Delete All But the Last Comment Line for Each Comment Block

awksedtext processing

  • Goal: Delete all but the last comment line for each comment block. If the file ends with a comment block, delete it completely. Each comment line begins with a #.

  • Command that I tried

    sed -z -e 's/#.*\n#/#/g' "${InputP}"
    
  • Input file

    # Life/Living
    # Life/Passion
    - [Mindfulness.md](file:///home/nikhil/Documents/Git/Life/Passion/PassionSrc/Sports/Yoga/Mindfulness/Mindfulness.md)
    # Life/PersonalManagement
    # Life/Social
    # Linux/AmazingNotes
    # Linux/Backintime
    # Linux/DotFiles
    # Linux/GitScripts
    - [Peaceful.m3u](file:///home/nikhil/Documents/Git/../Mobile/Documents/PortableNotes/PortableNotesSrc/SocialActivity/Music/SongsPlaylist/Data/Peaceful.m3u)
    - [AuxiliaryFiles.sh](file:///home/nikhil/Documents/Git/Linux/GitScripts/GitScriptsSrc/GitInit/GitNew/Src/AuxiliaryFiles.sh)
    # PythonWs/NumericalProgramming
    # PythonWs/Python
    # PythonWs/ScientificComputing
    
  • Expected Output

    # Life/Passion
    - [Mindfulness.md](file:///home/nikhil/Documents/Git/Life/Passion/PassionSrc/Sports/Yoga/Mindfulness/Mindfulness.md)
    # Linux/GitScripts
    - [Peaceful.m3u](file:///home/nikhil/Documents/Git/../Mobile/Documents/PortableNotes/PortableNotesSrc/SocialActivity/Music/SongsPlaylist/Data/Peaceful.m3u)
    - [AuxiliaryFiles.sh](file:///home/nikhil/Documents/Git/Linux/GitScripts/GitScriptsSrc/GitInit/GitNew/Src/AuxiliaryFiles.sh)
    
  • But I get this Output
    # PythonWs/ScientificComputing
    

Does anyone know how to solve the problem?

Best Answer

Using GNU sed with slurp mode -z and utilizing extended regexes -E we can do as shown:

$ sed -Ez '
    s/(^|\n)(#[^\n]*\n)+$/\1/
    s/(^|\n)(#[^\n]*\n)+/\1\2/g
' file
  • Remove a trailing comment block.
  • Remove all comment blocks but keep the last line in each.

The GNU sed model is as follows:

  • Sed reads a file line by line unless -z is in effect, when it reads the whole file.
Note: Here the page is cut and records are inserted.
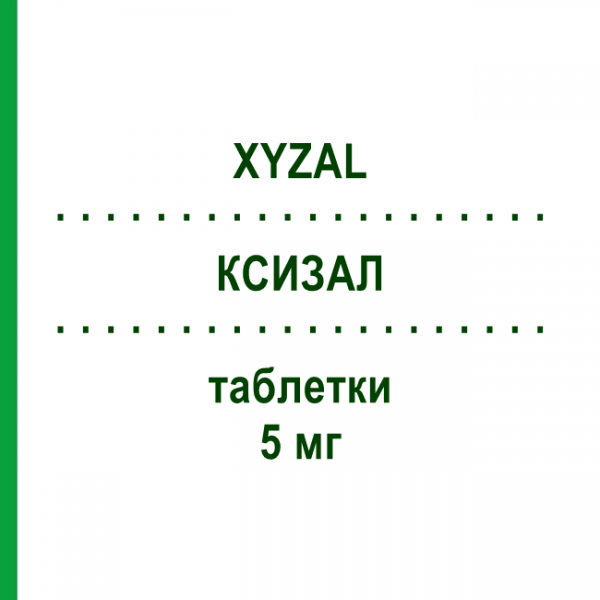 КСИЗАЛ (XYZAL) 5 мг таблетки 20 шт - Левоцетиризин FARMA 1000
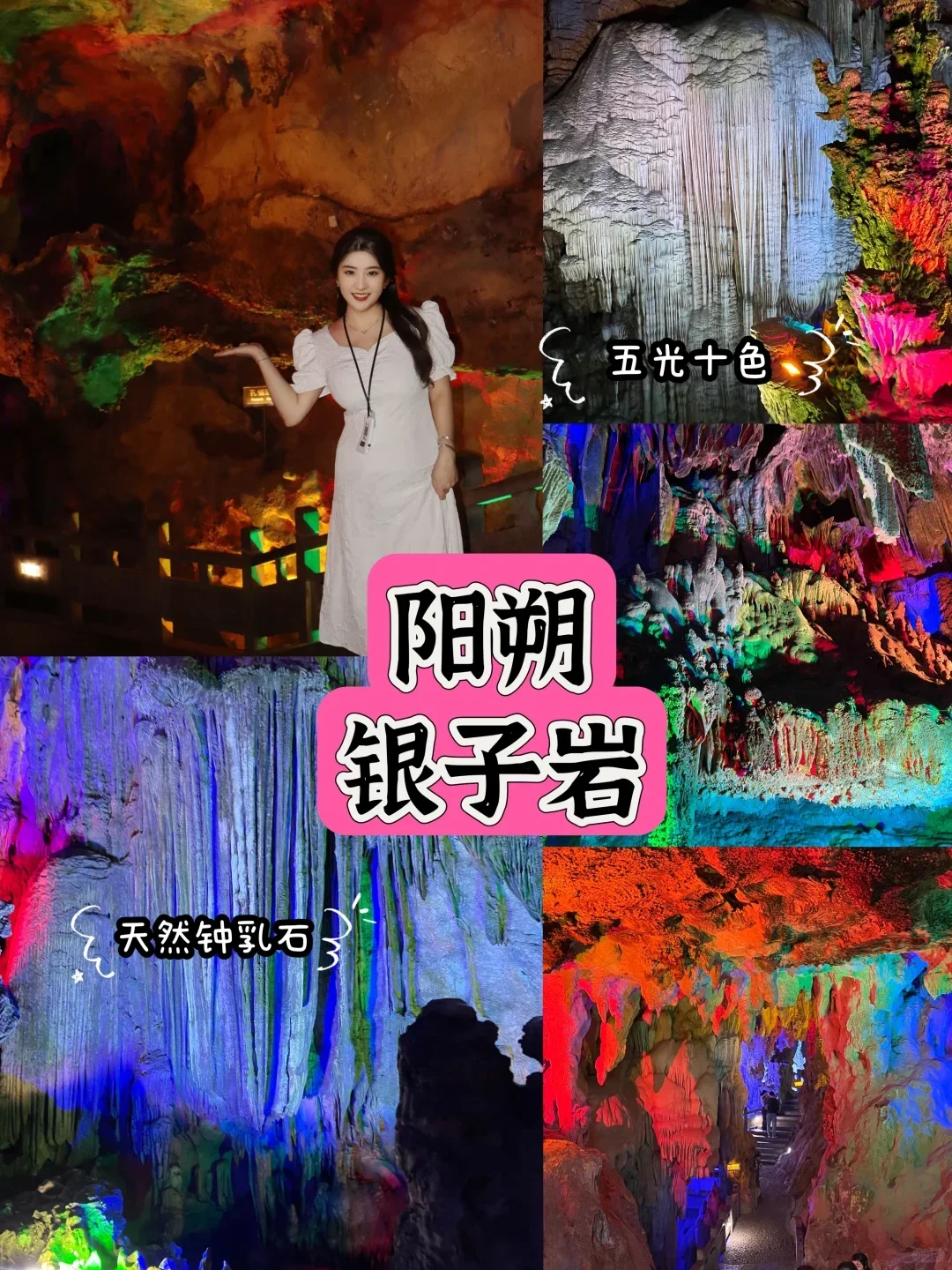 🔥3～6月桂林必去的九大景点➕美食推荐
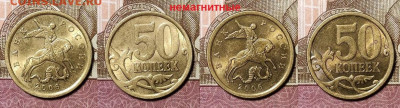50к 1997-2013 ММД,СПМД 40шт. ОТЛ.ЯРК.ШТ.БЛ. 22.11.2020 22:00 - 143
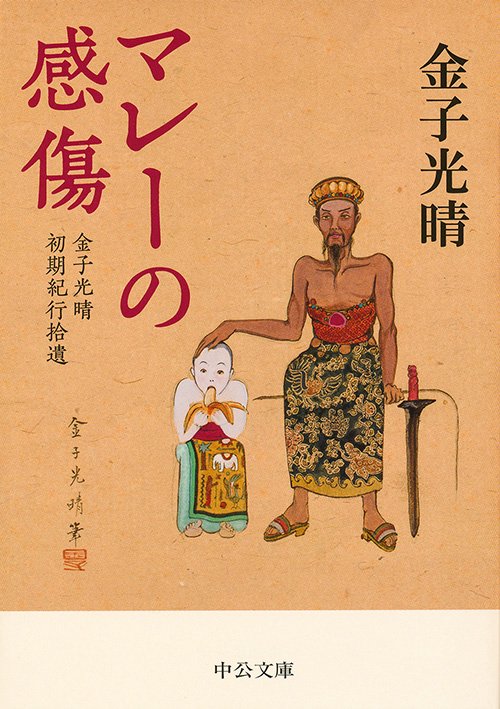マレーの感傷 金子光晴初期紀行拾遺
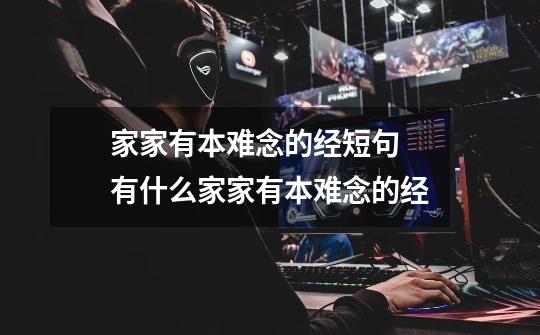 家家有本难念的经短句 有什么家家有本难念的经-第1张-游戏信息-龙启网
The record separator by default is a newline \n unless -z is in use then it is \0 the NULL ascii.
  • After reading in a record, the trailing record separator is clipped and the resulting string is stored in the pattern space register. The pattern space is where all the sed commands operate.
  • Now let's say there are 5 sed commands in our sed script. Then the first one is applied on the pattern space, this modifies the pattern space and on this modified pattern space the next sed command is applied ... and so forth sequentially till the last. Then the pattern space is printed to stdout unless the -n is in effect. After this the next record is read in and the same sequence of sed commands are applied to the pattern space.

Please note that the above is a very simplified narrative, valid when no flow control commands are used in the sed script.

Yes you are right, in the slurp mode the $ signifies the end of file as also the end of pattern space since there is just one pattern space.

When you have this construct (regex)+ then the brackets hold the last regex match because of the greedy nature of regexes.

Alternatively, it can also be done as

$ sed -e '
    /^#/{h;d;} 
    H;z;x;s/^\n//
' file